Now all that’s left is setting up a Swinject Container, adding the SharedAssembly and then using it:

// [ios] ContentView.swift

struct ContentView: View {
let container = Container()
let assembler: Assembler

init() {
// Include the shared Kotlin dependencies into the Swinject container
assembler = Assembler([SharedAssembly()], container: container)
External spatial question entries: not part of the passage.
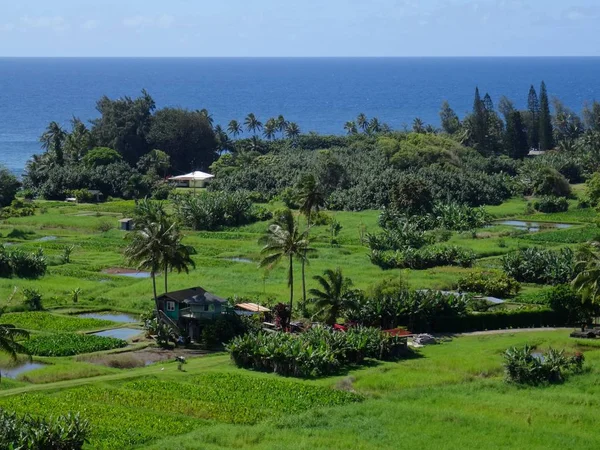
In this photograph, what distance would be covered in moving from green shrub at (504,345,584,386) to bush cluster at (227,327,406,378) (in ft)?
23.3

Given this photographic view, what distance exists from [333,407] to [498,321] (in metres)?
19.6

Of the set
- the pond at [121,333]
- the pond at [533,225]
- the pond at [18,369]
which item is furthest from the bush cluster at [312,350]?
the pond at [533,225]

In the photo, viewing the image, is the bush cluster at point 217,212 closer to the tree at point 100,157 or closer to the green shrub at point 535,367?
the tree at point 100,157

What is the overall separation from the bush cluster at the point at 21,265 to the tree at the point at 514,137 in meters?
80.7

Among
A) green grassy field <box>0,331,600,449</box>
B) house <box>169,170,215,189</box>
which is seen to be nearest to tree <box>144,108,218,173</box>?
house <box>169,170,215,189</box>

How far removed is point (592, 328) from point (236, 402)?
2443 centimetres

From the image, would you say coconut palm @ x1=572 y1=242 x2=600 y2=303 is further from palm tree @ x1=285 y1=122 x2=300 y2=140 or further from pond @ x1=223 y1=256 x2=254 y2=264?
palm tree @ x1=285 y1=122 x2=300 y2=140

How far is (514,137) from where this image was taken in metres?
140

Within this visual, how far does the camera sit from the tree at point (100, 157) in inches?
4953

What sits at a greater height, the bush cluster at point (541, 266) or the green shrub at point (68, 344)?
the bush cluster at point (541, 266)

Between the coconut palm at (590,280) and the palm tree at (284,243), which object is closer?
the coconut palm at (590,280)

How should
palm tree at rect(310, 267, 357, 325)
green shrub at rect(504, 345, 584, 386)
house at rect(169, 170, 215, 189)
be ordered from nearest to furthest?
green shrub at rect(504, 345, 584, 386), palm tree at rect(310, 267, 357, 325), house at rect(169, 170, 215, 189)

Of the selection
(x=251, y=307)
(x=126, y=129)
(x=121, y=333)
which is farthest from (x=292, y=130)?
(x=121, y=333)

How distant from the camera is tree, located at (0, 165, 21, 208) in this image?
352 feet
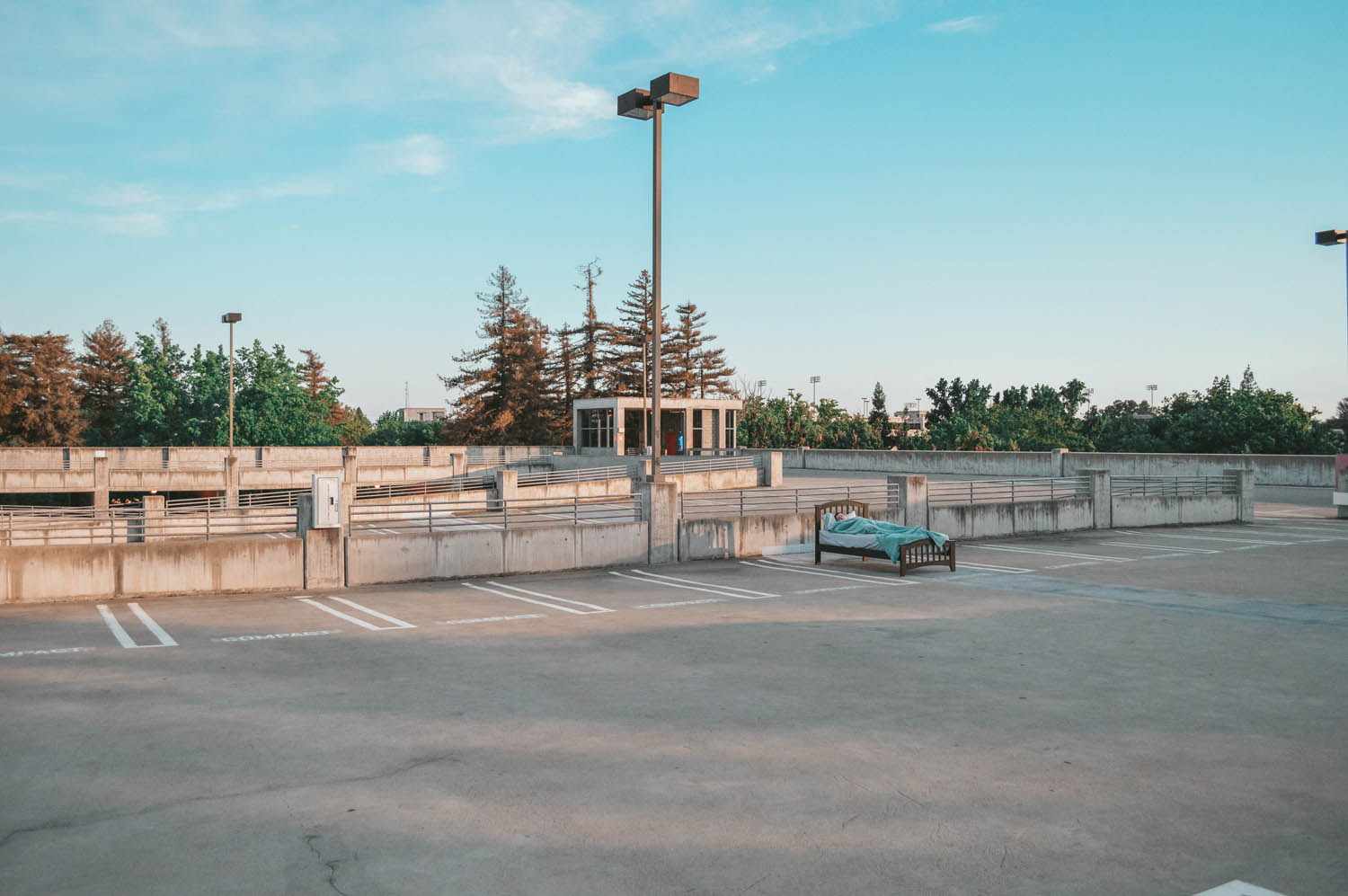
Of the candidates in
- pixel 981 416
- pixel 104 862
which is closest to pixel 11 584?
pixel 104 862

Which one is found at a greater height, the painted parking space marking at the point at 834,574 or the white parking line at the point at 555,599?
the white parking line at the point at 555,599

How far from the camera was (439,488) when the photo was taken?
141 ft

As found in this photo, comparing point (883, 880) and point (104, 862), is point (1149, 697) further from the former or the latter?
point (104, 862)

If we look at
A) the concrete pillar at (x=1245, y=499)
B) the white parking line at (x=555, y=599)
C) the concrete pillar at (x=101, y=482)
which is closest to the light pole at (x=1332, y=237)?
the concrete pillar at (x=1245, y=499)

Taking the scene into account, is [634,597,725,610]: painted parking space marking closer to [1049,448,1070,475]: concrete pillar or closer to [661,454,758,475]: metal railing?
[661,454,758,475]: metal railing

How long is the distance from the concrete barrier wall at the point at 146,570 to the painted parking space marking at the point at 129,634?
641 millimetres

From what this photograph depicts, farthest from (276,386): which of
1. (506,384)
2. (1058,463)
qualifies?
(1058,463)

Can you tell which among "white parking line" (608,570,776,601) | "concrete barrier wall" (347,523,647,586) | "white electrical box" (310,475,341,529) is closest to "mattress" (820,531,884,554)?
"concrete barrier wall" (347,523,647,586)

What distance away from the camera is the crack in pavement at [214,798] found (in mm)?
5930

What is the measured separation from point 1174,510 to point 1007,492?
7.40 m

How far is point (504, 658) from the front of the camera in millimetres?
10914

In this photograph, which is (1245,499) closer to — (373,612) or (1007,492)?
(1007,492)

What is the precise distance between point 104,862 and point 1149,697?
8.88 metres

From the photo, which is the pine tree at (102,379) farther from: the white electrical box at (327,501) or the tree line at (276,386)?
the white electrical box at (327,501)
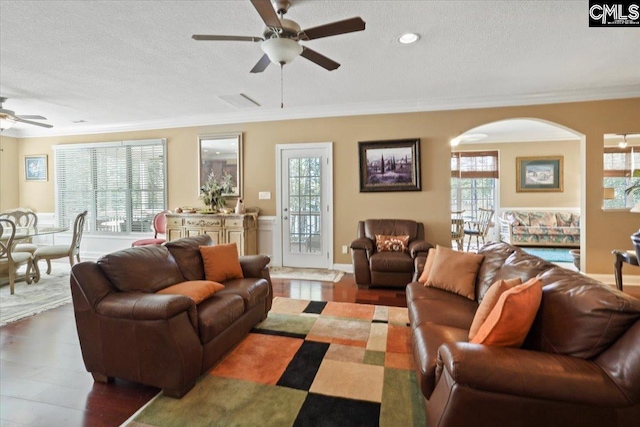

// Include our Swift printer, which uses a dependency from the shared Kotlin module
container.register(SwiftPrinter.self) { resolver in
SwiftPrinter(
printer: resolver.resolve(SharedPrinter.self)!
)
}
}

var body: some View {
// Fetch the Swift printer from the container
let printer = container.resolve(SwiftPrinter.self)!

VStack {
Image(systemName: "globe")
.imageScale(.large)
.foregroundColor(.accentColor)
Text(printer.print())
}
.padding()
}
}

Of course, this last example also works:

Swift printer. Shared printer. Internal printer.

Conclusion

As mentioned in the introduction, this is just one approach to doing this.

Read the libraries’ documentation and experiment to see what works best in your codebase(s).

Thanks to Jimmy Arts for checking if my Swift code (written as an Android engineer) makes sense.